§ **Data to examine**:

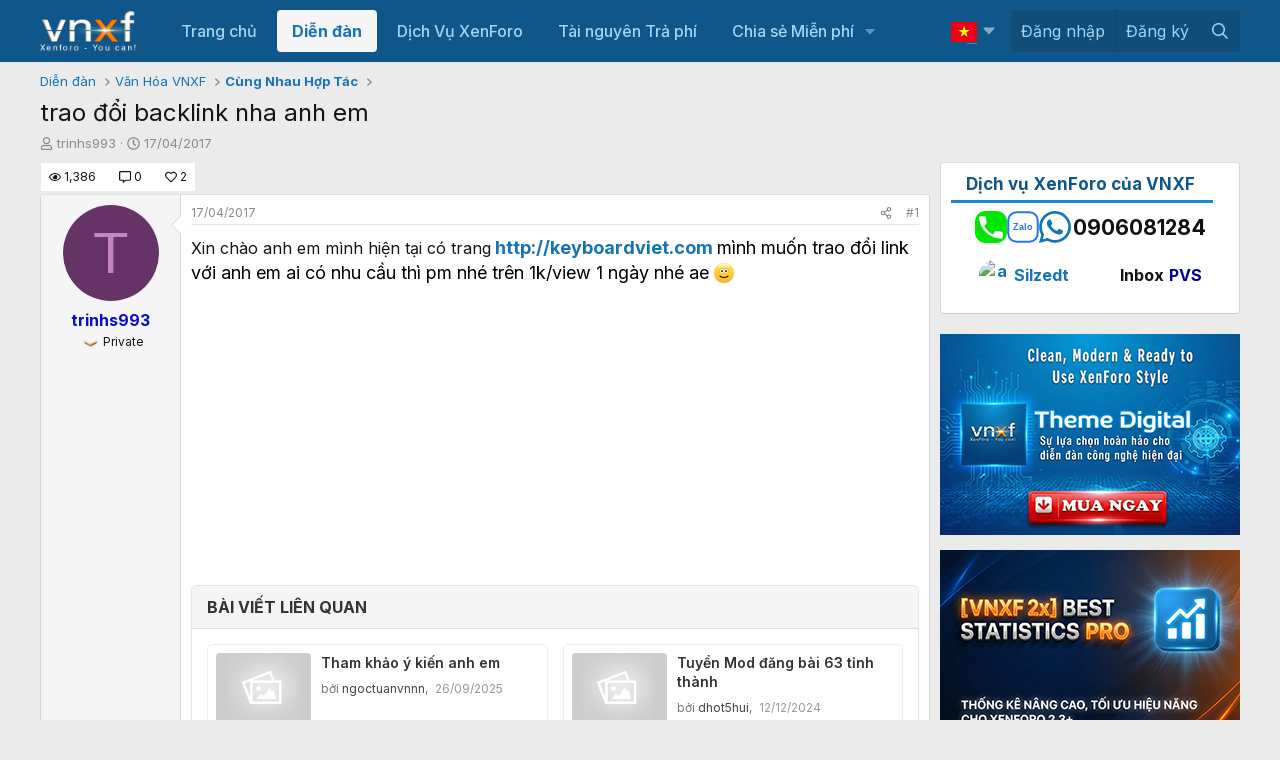

--- FILE ---
content_type: text/html; charset=utf-8
request_url: https://www.google.com/recaptcha/api2/aframe
body_size: 267
content:
<!DOCTYPE HTML><html><head><meta http-equiv="content-type" content="text/html; charset=UTF-8"></head><body><script nonce="iHFHEGGt-oNP3TED5Ep_MA">/** Anti-fraud and anti-abuse applications only. See google.com/recaptcha */ try{var clients={'sodar':'https://pagead2.googlesyndication.com/pagead/sodar?'};window.addEventListener("message",function(a){try{if(a.source===window.parent){var b=JSON.parse(a.data);var c=clients[b['id']];if(c){var d=document.createElement('img');d.src=c+b['params']+'&rc='+(localStorage.getItem("rc::a")?sessionStorage.getItem("rc::b"):"");window.document.body.appendChild(d);sessionStorage.setItem("rc::e",parseInt(sessionStorage.getItem("rc::e")||0)+1);localStorage.setItem("rc::h",'1768413137420');}}}catch(b){}});window.parent.postMessage("_grecaptcha_ready", "*");}catch(b){}</script></body></html>

--- FILE ---
content_type: text/css; charset=utf-8
request_url: https://vnxf.vn/css.php?css=public%3Avnxf_mods_view.less&s=11&l=2&d=1768311845&k=d850e8349099d300b9a5e687d7cbf1e4d0336a10
body_size: 104
content:
@charset "UTF-8";

/********* public:vnxf_mods_view.less ********/
.node-footer--mod {
  padding: 3px 5px;
  font-size: 12px;
  margin-left: -5px;
}
[data-template="forum_view"] .node-footer--mod,
[data-template="thread_view"] .node-footer--mod {
  margin-bottom: 15px;
  margin-left: 0;
  padding: 5px 0;
}
.node-footer--mod a:after {
  content: "-";
  display: inline-block;
  padding-left: 5px;
  padding-right: 3px;
}
.node-footer--mod a:last-child:after {
  display: none;
}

§ **Instructions for the task**: The answer must be every line of the records above that holds the word "left".

§ **Result of this task**:
  margin-left: -5px;
  margin-left: 0;
  padding-left: 5px;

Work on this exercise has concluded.